Last few years have witnessed overwhelming growth in BPO sector. However as the BPO sector continues to touch new heights, there has been a surge in security incidents as well. The security eventualities have resulted in heavy monetary losses for several customers. This has adversely affected the reputation of many high profile indigenous and MNC BPO companies.
Attackers constantly lookout for ways to identify and exploit weak links present in the system. This weak link could be anything from an ignorant customer to absence of monitoring system to freely usage of pen drives at call centers. Any of these events will pave the way for attackers to bypass the security controls and commit fraud.

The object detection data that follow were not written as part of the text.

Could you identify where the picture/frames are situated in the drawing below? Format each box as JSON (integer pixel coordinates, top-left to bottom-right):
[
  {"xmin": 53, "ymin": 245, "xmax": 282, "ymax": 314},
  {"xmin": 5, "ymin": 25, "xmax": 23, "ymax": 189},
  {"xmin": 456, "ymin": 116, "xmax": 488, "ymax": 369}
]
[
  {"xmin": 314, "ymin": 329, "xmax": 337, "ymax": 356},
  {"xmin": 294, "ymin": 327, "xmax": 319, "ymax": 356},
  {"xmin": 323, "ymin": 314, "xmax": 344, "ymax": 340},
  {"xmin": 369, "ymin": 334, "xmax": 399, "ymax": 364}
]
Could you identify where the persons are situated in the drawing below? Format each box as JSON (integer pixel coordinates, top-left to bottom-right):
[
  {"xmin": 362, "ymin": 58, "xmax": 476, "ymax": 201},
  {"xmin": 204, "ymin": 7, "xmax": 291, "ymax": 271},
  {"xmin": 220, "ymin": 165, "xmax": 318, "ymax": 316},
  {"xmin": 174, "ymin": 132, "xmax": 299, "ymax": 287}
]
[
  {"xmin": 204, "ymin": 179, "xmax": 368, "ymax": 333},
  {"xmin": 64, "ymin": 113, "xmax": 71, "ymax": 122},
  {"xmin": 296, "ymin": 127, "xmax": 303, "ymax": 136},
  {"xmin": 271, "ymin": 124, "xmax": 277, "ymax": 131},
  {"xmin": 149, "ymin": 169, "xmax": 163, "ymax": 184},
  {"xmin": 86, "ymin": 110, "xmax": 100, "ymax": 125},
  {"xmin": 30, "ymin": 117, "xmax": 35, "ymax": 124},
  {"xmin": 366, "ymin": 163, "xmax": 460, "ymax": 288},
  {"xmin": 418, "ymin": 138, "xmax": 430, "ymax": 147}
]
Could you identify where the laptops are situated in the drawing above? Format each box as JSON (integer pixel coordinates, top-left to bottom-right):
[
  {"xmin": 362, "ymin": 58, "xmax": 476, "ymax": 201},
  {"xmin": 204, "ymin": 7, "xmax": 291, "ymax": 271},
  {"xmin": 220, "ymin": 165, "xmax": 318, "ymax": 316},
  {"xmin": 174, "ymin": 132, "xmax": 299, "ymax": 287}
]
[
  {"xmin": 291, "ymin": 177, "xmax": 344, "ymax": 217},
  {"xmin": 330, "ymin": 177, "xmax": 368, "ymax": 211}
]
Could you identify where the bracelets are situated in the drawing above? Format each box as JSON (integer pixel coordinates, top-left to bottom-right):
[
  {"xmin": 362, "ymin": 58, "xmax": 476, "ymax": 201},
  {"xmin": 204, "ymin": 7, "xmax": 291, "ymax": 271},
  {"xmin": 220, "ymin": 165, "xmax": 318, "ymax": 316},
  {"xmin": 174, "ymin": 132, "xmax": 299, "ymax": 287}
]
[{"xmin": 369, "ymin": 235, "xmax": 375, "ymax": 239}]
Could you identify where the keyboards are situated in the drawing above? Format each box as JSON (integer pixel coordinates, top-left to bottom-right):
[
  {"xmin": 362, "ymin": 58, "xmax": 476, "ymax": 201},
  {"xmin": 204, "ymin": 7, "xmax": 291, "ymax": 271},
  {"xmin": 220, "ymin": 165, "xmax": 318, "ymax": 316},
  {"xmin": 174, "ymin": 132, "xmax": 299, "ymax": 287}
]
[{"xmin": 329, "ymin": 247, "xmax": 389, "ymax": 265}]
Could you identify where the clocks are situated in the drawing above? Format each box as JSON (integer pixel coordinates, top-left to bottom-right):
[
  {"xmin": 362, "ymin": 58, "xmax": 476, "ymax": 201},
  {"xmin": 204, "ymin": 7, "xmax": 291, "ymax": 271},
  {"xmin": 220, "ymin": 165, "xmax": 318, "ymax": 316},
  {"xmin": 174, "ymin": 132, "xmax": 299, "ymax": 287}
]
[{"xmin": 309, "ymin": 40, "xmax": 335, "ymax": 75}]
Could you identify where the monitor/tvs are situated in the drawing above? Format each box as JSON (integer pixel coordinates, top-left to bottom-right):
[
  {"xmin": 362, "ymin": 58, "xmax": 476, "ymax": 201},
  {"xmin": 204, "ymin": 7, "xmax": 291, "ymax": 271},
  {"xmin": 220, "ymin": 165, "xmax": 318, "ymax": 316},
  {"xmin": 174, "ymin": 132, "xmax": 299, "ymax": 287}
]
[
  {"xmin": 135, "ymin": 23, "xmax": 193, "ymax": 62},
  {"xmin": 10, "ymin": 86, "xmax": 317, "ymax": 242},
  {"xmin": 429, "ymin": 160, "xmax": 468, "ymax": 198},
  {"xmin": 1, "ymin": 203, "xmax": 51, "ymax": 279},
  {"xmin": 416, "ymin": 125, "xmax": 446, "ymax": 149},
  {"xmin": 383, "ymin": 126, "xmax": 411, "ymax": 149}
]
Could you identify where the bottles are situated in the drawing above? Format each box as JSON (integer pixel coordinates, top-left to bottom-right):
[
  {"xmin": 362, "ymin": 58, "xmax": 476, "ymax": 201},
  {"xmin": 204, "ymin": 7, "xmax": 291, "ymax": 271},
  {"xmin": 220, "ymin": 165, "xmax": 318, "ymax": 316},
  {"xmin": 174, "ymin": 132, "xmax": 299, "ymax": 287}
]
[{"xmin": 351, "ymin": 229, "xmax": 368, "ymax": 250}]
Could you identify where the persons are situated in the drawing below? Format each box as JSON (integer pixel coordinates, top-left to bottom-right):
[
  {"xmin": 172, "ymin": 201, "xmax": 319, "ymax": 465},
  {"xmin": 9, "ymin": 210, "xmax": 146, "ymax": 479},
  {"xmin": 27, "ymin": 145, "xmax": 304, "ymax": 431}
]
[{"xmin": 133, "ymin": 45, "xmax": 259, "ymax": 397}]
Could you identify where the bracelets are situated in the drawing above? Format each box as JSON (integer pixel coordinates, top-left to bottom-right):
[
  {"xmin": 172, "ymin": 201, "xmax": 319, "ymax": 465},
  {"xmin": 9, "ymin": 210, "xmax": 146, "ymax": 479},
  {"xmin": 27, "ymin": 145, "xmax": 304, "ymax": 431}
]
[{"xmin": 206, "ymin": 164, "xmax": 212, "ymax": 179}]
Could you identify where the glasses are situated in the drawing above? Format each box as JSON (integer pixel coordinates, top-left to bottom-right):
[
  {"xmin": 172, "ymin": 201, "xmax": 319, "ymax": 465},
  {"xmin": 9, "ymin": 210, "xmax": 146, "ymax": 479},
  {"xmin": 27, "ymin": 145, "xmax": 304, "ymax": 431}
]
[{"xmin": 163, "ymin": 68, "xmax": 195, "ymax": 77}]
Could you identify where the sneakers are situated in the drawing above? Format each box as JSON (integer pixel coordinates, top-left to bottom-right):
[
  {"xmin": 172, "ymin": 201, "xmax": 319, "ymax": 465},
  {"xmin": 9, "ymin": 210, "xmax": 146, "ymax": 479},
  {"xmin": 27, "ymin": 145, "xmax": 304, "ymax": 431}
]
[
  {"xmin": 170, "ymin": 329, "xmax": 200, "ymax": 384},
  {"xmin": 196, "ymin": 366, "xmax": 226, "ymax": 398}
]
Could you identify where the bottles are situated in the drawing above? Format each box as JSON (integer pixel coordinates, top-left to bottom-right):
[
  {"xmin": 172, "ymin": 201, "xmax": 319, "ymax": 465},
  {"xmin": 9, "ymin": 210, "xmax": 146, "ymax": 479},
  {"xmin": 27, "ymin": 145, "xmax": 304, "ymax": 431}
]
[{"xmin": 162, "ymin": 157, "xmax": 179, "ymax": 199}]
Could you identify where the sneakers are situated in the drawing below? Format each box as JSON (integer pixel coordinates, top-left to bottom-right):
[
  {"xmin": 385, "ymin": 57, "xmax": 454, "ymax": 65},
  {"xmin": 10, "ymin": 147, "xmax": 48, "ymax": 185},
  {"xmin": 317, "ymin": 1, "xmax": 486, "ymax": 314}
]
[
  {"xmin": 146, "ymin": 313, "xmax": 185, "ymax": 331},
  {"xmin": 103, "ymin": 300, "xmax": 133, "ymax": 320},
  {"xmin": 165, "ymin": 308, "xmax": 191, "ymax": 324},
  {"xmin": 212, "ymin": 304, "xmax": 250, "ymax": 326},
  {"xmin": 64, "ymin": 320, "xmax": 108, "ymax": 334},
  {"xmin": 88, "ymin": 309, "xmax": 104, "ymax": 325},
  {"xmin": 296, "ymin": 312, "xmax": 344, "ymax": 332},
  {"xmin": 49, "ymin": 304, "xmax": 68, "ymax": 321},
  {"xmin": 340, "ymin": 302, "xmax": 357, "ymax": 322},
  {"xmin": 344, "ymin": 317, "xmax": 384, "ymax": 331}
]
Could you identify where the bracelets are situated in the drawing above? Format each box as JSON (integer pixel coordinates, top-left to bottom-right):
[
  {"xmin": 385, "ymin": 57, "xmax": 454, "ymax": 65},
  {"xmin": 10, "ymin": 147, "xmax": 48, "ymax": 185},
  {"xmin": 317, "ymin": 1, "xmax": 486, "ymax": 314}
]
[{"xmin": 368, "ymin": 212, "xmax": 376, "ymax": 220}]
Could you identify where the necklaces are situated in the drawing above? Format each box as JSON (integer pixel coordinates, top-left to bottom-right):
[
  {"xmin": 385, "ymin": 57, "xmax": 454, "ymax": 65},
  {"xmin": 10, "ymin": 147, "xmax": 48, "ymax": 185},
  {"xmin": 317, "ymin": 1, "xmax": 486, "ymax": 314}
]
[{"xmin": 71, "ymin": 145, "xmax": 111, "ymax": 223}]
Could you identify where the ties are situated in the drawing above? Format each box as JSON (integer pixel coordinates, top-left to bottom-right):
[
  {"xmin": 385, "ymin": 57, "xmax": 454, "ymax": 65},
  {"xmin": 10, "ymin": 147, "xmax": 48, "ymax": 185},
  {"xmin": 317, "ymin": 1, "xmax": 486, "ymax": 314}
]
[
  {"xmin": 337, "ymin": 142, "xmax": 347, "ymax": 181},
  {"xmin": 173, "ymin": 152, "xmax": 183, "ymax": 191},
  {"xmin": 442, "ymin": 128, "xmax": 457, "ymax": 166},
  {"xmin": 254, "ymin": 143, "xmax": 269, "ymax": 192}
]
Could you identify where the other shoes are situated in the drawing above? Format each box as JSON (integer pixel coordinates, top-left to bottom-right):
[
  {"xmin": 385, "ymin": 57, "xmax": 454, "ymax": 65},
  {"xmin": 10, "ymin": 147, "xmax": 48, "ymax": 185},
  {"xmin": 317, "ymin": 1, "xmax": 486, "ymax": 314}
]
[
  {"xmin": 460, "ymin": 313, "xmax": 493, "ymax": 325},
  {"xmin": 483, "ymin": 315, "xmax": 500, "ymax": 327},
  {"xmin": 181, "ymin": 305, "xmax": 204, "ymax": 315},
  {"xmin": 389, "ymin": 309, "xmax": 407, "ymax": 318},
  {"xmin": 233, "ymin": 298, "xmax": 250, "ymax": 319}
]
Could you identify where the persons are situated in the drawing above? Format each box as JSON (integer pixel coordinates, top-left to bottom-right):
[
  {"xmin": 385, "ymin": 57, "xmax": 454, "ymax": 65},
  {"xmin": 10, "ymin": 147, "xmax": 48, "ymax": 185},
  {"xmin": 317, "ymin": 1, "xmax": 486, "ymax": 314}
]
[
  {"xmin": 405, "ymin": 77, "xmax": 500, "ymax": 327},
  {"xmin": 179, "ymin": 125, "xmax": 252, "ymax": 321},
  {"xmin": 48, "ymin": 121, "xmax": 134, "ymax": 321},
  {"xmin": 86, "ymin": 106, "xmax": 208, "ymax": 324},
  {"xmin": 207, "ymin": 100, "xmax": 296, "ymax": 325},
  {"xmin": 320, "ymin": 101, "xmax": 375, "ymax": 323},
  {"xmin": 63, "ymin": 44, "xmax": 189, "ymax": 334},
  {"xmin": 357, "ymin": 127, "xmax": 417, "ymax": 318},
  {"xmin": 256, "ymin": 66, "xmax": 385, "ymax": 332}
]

Effective security protocols needs to be established and strictly followed to ensure adequate security measures are in place to monitor and regulate flow of data via people, process and technologies. An effective Data Security Policies in BPO Industry will help curb majority of data security threat. A detailed data security policy should outline the aspect in which the data should be handled in BPO companies
A report published by Ponemon Institute revealed that in majority of cases organization use live production data in testing applications. This is not surprising since it ensures covering most of the live production scenarios. However this inadvertently exposes data and so sufficient Data Security Policies needs to be there in place to address such situations. The report said 82 percent of the organizations have experienced at least one case of security breach in last 12 months.
Majority of data security initiatives are targeted towards online database security. Offline database is grossly neglected. Ironically 39 percent of the attacks have been attempted on offline data. 70 percent of the industry set pertains to financial services, healthcare services, government organizations, telecom companies and educational institutional.
Upholding the importance of Data Security in BPO Industry, Internationally there have been many laws and guidelines under HIPAA, SOX, Basel II, PCI DSS, etc. to strengthen data protection. In US alone there are over 700 surveillance and privacy laws covering data protection through encryption and masking of Personally Identifiable Information (PII).
In India, international and Indian banks are required to follow PCI Compliant Data Security Standards to safeguard customer data if they are providing international credit cards. Yet how many banks are actually following such guidelines is not clear. Information Technology Amendment Act, 2008 seems to be an honest effort in this direction, however it still has to go a long way.
Several cases of data theft have been reported in India majorly from BPO companies highlighting the issues of privacy and data protection. The BPO fraud of Pune made an International headline when five BPO employees siphoned nearly 2.5 crore rupees from New York based CitiBank account. In another eye opening case, 1000 Briton’s bank account details were sold by an employee of a Gurgaon-based BPO company.
All of these incidents much emphasize the Importance of Data Security Policies in BPO Industry. Present government and industrial initiatives are appreciable yet not sufficient to cater to the security requirement of the ever evolving BPO industry.